EXTRAIT DE PAGE =
○ ○ ○
Ardennes 1944. Le va-tout de Hitler
de Antony Beevor

critiqué par Septularisen, le 28 novembre 2021
(Luxembourg - 56 ans)


La note:  étoiles
LA GUERRE DANS LES ARDENNES.
Novembre 1944. La guerre semble définitivement perdue pour l’Allemagne nazie, prise en étau entre l’Armée Soviétique aux portes de la Pologne, - et qui s’apprête à se précipiter vers la ville de Berlin -, et les Armées Alliés, arrivées devant le Rhin, à la frontière occidentale du Reich et qui menacent la région industrielle de la Ruhr.

Les généraux et les stratèges américains estiment que les nazis sont d’ores et déjà vaincus et ne sont guère plus en mesure de faire autre chose que de se défendre… Et pourtant, dans le plus grand secret, une concentration militaire de grande ampleur est organisée. Les nazis préparent une grande contre-offensive éclair en Belgique et au Luxembourg, - là où le front tenu par les Américains est le plus vulnérable, - avec comme objectif concret la Meuse et le port d’Anvers et comme objectif hypothétique, de faire éclater la coalition anglo-américaine.

Le 16 décembre, sous la poussée des panzers allemand, le front est enfoncé sur cinquante kilomètres de profondeur. Complètement surprises par l’offensive, nombre d’unités américaines se replient dans le plus grand désordre, mais d’autres résistent héroïquement… Dans les Ardennes les températures tombent à moins 22 degrés. Juste avant Noël, plusieurs unités américaines sont encerclées à Bastogne, alors que le mauvais temps empêche toute opération aérienne de ravitaillement ou de renfort…

Que dire sur ce livre? Comme toujours avec l’historien anglais Antony BEEVOR (*1946), si c’est très facile à lire, c’est aussi très factuel. L’auteur prend bien le temps de mettre en place tous les acteurs, et la scène sur laquelle ils s’affrontent, les tenants et les aboutissants, la stratégie etc... La partie «histoire» du livre ne commence ainsi qu’après la page 200. Son récit nous présente alternativement les batailles sur le terrain, le point de vue politique, stratégique, tactique et individuel.
○ ○ ○
TÂCHE 1 = Comment traduire en anglais la phrase « Dans les Ardennes les températures tombent à moins 22 degrés. » tirée de l'extrait de page ?
L'extrait de page et les lignes n'ont pas la même origine.

DONNÉES FOURNIES =
○ ○ ○
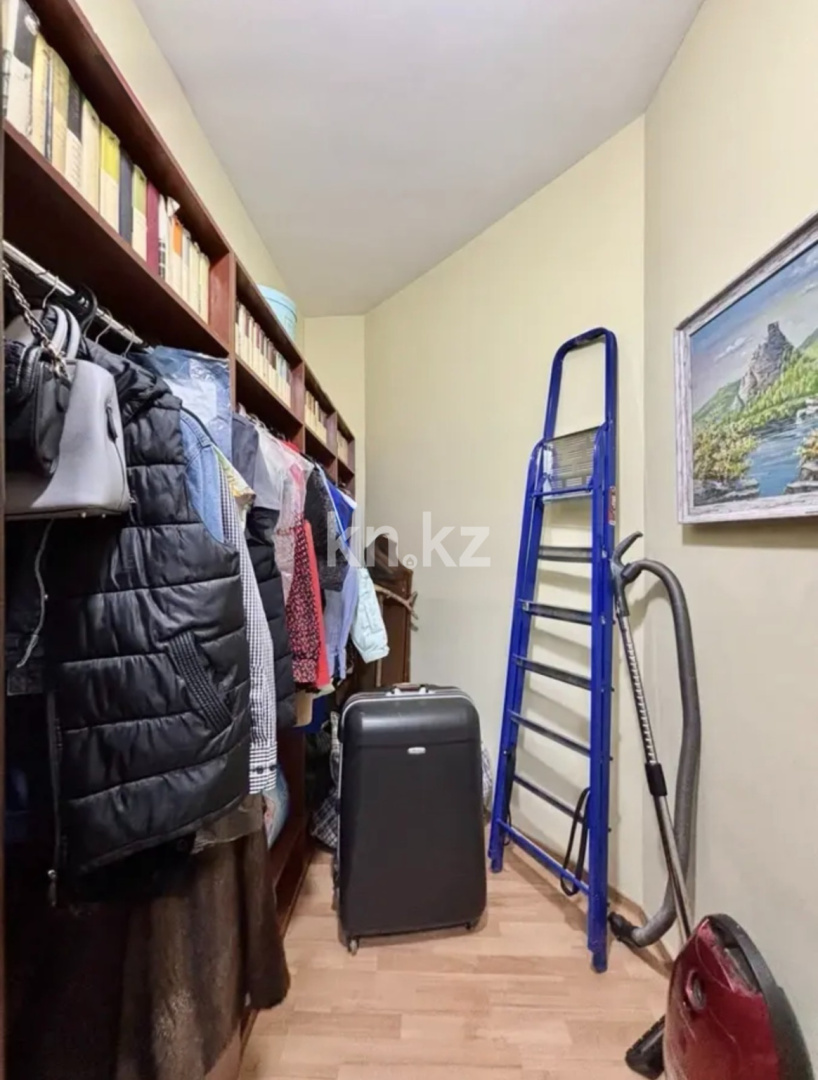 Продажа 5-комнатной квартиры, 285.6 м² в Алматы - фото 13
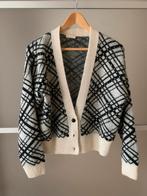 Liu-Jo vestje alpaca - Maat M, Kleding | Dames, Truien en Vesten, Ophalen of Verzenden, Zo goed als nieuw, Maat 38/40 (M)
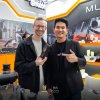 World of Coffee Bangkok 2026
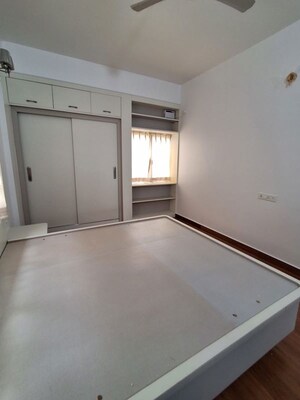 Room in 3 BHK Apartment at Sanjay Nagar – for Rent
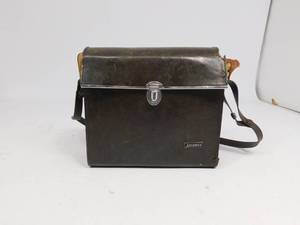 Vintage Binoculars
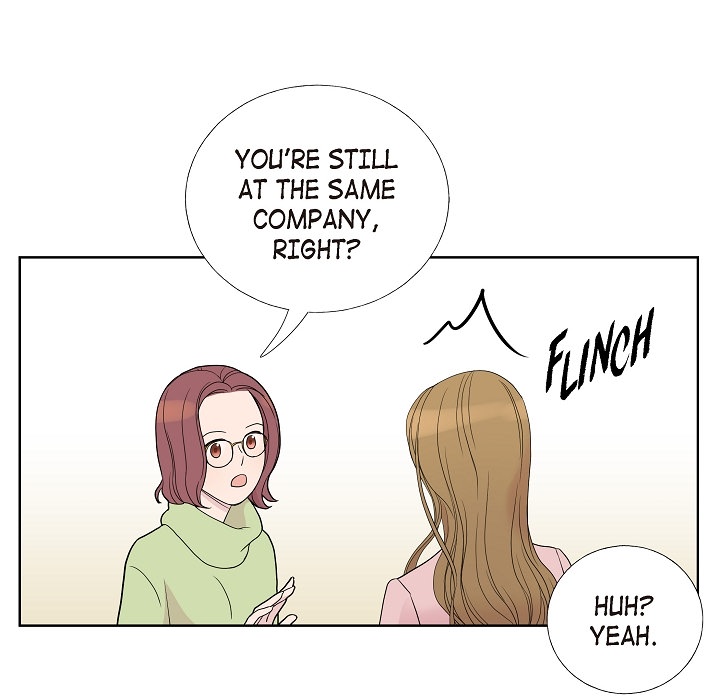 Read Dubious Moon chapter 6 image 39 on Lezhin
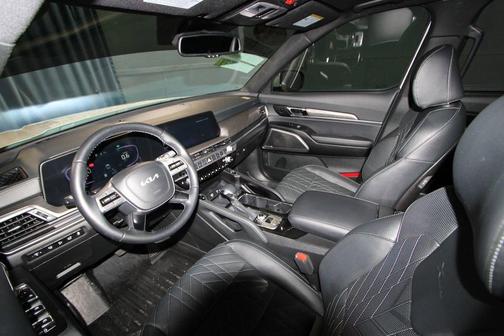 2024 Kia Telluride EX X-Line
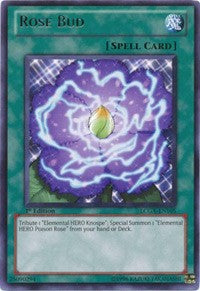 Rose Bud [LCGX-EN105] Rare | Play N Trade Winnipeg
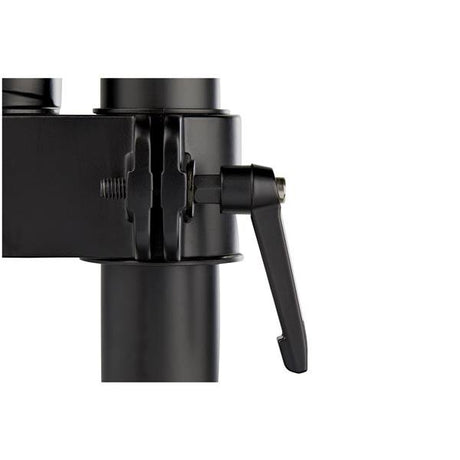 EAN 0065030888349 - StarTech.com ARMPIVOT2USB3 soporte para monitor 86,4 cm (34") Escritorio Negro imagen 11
○ ○ ○
TÂCHE 2 = Pouvez-vous convertir toutes les lignes du bloc 1 en une liste JSON de chaînes, à raison d'une chaîne par ligne et sans les lignes vides ? Les images ne doivent pas figurer dans la réponse.

RÉPONSE 1 = In the Ardennes, temperatures drop to minus 22 degrees.

RÉPONSE 2 =
[
  " Продажа 5-комнатной квартиры, 285.6 м² в Алматы - фото 13",
  " Liu-Jo vestje alpaca - Maat M, Kleding | Dames, Truien en Vesten, Ophalen of Verzenden, Zo goed als nieuw, Maat 38/40 (M)",
  " World of Coffee Bangkok 2026",
  " Room in 3 BHK Apartment at Sanjay Nagar – for Rent",
  " Vintage Binoculars",
  " Read Dubious Moon chapter 6 image 39 on Lezhin",
  " 2024 Kia Telluride EX X-Line",
  " Rose Bud [LCGX-EN105] Rare | Play N Trade Winnipeg",
  " EAN 0065030888349 - StarTech.com ARMPIVOT2USB3 soporte para monitor 86,4 cm (34\") Escritorio Negro imagen 11"
]